Mais, avec le développement de la génétique et de la biologie moléculaire, il est apparu que le réductionnisme pouvait aussi s’appliquer avec un certain succès à la matière vivante. Puis, l’épigénétique a redonné de la vigueur au vitalisme en montrant que le gène ne pouvait pas tout expliquer. Mais on s’est vite aperçu que l’épigénétique elle-même se réduisait à seulement deux ou trois réactions biochimiques.

Avec de tels succès, le réductionnisme scientifique a été érigé en dogme.
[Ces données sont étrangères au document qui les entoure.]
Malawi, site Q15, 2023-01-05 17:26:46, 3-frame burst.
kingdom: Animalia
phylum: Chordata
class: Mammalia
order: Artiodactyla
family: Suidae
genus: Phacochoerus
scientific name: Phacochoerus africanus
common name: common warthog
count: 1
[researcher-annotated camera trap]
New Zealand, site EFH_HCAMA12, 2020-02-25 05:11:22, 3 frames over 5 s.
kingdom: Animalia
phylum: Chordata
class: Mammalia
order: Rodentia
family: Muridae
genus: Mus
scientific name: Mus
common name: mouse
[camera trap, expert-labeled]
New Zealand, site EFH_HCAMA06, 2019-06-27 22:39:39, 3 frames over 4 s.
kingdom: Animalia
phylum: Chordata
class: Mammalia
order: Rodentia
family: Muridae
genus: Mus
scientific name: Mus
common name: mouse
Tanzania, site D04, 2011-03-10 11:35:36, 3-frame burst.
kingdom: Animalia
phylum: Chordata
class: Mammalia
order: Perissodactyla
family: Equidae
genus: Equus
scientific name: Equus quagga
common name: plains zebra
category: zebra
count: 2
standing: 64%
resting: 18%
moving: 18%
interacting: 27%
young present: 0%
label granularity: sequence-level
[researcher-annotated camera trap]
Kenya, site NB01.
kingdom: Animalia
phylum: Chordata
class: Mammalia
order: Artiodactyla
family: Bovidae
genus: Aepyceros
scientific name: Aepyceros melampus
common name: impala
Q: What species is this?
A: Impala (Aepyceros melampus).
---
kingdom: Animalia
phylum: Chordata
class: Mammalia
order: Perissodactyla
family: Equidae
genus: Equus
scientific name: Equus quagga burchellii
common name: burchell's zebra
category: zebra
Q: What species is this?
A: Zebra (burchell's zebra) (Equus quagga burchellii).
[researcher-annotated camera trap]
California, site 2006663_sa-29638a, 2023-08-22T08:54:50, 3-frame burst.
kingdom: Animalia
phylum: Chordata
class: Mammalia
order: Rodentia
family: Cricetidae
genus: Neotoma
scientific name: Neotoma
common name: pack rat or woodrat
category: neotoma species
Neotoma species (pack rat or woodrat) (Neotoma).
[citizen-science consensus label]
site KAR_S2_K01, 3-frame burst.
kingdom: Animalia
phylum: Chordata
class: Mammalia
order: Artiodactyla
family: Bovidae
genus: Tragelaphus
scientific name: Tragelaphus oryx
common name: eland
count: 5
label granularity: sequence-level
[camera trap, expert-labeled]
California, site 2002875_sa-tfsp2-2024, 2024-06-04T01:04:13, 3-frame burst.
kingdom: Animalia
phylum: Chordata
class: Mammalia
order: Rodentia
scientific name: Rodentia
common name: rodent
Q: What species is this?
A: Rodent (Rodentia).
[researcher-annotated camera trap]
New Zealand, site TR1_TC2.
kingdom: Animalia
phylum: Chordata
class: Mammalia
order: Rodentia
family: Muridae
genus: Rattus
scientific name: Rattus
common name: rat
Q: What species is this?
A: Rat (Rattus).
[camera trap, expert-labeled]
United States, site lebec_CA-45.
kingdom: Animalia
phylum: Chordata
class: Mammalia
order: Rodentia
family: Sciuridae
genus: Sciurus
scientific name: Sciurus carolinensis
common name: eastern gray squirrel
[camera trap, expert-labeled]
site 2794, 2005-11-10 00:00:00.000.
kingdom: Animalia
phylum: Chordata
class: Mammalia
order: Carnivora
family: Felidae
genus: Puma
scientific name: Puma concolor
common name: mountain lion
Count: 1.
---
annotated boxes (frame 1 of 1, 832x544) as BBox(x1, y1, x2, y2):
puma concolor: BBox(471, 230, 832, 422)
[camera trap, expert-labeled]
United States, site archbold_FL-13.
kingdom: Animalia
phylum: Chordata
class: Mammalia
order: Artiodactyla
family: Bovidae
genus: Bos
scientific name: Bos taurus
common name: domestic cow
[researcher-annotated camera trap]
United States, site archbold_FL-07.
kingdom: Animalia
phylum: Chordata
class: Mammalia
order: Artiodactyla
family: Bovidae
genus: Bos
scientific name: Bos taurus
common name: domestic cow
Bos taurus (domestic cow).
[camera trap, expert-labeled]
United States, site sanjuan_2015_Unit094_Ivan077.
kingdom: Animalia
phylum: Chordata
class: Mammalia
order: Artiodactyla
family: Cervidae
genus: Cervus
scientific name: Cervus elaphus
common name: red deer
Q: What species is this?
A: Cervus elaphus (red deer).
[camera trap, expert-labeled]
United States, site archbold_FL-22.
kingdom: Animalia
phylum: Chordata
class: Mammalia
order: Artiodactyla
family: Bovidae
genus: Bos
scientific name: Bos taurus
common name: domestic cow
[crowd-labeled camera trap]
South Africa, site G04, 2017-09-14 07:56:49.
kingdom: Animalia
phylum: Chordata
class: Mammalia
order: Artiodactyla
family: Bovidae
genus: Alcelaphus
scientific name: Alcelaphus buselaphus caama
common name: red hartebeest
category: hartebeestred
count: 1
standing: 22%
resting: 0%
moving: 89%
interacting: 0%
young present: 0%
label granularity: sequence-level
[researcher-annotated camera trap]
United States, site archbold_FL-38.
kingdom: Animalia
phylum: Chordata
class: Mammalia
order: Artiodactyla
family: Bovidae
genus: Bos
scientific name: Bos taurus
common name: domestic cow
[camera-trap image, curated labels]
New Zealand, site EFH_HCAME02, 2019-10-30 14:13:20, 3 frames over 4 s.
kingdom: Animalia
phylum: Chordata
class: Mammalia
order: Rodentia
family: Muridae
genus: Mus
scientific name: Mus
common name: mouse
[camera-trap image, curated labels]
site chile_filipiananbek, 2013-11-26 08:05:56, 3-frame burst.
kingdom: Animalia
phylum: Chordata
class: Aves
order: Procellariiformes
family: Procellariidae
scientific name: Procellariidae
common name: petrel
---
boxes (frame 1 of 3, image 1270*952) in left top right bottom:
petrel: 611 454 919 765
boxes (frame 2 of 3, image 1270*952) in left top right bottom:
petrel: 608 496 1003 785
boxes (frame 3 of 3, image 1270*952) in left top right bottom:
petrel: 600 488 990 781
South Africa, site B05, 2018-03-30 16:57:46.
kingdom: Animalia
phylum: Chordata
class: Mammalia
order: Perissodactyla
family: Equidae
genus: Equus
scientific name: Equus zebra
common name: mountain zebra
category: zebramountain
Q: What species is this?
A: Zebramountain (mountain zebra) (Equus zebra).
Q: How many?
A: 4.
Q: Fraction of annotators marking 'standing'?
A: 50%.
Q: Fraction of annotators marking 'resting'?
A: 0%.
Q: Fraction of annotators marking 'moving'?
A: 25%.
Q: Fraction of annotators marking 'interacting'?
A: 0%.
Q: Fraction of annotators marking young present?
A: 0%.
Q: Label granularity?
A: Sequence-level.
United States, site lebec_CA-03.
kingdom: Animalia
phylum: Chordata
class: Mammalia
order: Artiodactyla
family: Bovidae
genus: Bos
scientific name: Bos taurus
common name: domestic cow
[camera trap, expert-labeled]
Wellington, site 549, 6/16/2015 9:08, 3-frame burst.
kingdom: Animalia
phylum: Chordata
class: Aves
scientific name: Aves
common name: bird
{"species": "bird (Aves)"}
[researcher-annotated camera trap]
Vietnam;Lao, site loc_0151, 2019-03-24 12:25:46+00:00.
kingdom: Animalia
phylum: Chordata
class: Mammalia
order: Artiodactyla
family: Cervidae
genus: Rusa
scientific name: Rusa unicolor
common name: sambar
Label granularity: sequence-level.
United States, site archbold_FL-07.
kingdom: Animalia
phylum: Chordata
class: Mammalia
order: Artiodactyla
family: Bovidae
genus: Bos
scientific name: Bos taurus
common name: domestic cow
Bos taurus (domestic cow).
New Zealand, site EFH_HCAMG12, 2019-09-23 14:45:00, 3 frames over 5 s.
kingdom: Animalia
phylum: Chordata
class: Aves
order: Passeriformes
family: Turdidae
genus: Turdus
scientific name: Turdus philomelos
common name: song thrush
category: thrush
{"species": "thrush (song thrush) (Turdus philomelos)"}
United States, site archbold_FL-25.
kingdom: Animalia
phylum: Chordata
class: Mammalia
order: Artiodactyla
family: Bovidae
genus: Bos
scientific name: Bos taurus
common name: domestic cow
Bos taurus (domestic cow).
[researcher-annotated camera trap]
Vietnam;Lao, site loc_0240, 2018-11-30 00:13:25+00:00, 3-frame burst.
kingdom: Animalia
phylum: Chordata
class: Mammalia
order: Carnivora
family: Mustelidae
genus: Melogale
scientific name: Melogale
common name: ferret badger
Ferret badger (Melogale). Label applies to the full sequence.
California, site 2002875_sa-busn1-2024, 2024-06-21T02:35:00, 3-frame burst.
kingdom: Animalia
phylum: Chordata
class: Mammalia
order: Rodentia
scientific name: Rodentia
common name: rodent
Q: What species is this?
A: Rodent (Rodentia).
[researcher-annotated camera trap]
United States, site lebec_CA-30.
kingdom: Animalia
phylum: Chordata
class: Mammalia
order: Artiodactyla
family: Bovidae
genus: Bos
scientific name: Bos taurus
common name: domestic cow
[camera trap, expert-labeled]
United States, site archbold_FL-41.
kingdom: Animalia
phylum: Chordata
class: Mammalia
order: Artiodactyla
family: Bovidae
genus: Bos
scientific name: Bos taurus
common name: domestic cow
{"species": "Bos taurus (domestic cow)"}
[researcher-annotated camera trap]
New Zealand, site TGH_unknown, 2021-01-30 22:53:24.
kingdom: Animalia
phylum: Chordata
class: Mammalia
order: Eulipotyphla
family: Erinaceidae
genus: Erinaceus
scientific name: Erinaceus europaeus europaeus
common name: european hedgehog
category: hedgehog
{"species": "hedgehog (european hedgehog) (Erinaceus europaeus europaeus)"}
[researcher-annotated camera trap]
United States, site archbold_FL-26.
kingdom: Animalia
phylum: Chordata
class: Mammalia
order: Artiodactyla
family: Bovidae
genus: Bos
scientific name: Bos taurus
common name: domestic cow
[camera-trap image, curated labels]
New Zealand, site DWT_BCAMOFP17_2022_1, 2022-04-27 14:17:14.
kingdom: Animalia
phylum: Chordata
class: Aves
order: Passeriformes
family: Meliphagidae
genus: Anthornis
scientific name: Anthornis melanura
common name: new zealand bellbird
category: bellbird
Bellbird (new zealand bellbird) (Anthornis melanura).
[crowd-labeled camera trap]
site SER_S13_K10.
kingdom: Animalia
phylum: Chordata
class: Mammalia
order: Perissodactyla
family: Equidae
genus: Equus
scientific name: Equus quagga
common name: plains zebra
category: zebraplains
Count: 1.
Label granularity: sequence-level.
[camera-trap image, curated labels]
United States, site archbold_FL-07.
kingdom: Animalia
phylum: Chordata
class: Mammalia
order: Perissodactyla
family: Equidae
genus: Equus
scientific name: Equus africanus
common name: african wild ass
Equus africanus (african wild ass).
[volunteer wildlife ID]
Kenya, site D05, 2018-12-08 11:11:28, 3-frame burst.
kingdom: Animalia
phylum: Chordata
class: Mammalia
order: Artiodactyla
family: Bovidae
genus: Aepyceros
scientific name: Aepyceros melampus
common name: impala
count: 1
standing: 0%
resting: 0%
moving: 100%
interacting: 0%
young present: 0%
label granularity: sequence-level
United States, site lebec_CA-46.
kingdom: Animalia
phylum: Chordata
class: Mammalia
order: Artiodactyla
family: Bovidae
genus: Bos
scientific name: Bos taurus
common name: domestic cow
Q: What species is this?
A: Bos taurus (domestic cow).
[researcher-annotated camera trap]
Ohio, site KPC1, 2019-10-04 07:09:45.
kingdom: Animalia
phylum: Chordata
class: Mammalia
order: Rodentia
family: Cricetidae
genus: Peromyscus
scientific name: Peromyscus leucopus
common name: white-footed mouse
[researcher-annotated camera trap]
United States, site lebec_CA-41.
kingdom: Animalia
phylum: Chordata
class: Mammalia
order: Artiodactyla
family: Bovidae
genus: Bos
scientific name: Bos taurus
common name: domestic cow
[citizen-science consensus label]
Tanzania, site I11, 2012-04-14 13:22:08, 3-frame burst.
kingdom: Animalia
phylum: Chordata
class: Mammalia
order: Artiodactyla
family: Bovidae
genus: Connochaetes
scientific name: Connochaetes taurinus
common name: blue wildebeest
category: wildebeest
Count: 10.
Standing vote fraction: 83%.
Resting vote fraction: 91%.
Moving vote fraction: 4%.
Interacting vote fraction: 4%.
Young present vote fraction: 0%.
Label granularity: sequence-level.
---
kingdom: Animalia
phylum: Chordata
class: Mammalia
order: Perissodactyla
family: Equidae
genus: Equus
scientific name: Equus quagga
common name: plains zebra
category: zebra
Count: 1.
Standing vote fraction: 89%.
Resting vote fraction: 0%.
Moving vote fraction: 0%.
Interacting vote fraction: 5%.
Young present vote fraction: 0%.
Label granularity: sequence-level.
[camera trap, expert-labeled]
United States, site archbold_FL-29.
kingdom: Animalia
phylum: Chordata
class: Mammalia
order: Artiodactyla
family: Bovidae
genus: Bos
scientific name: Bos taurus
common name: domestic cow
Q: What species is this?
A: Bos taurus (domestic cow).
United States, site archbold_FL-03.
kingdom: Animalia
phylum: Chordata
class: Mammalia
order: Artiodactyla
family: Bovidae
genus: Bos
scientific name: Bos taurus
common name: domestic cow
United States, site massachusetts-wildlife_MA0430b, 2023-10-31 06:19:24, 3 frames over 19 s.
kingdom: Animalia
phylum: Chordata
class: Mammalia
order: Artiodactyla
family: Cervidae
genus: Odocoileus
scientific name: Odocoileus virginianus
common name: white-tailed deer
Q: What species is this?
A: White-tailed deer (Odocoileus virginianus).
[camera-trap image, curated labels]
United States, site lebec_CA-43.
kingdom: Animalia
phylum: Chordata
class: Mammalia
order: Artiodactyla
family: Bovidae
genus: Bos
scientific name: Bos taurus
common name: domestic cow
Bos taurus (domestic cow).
Aucune science ne peut désormais lui échapper.

La médecine clinique, elle aussi, en devenant science biomédicale, est irrésistiblement devenue réductionniste. Comme les vitalistes d’antan, les cliniciens ont fait de la résistance, au prétexte que les symptômes cliniques ne peuvent pas être réductibles à des lésions anatomiques, génétiques ou moléculaires. Mais ils ont fini par se soumettre à leur tour.

Ce réductionnisme a été d’autant plus efficace en médecine qu’il a vite démontré une efficacité marchande dépassant de loin ses capacités explicatives. On a progressivement oublié que la plupart des maladies résultaient de plusieurs facteurs dont l’importance relative était difficile, voire impossible à déterminer. Aujourd’hui le monofactoriel et le réductionnisme dominent l’épistémologie du soin : un LDL égale un accident vasculaire, un PSA égale un cancer de la prostate, une protéine tau égale une maladie d’Alzheimer, un BrCa1 égale un cancer du sein, un helicobacter égale un ulcère.

Quel confort pour le clinicien qui n’a plus à se compromettre dans des explications hasardeuses relatives à l’individualité de son patient, ni à lui poser d’indiscrètes questions sur son environnement social ou culturel. Il lui suffit désormais de déplier devant ses yeux l’argumentaire clinique élaboré par le marchand, copie conforme du dépliant du visiteur médical. La réduction des capacités cognitives est telle que j’ai même vu de grands universitaires se contenter d’un copier-coller.

Le réductionnisme clinique est devenu réducteur à tous les sens du terme.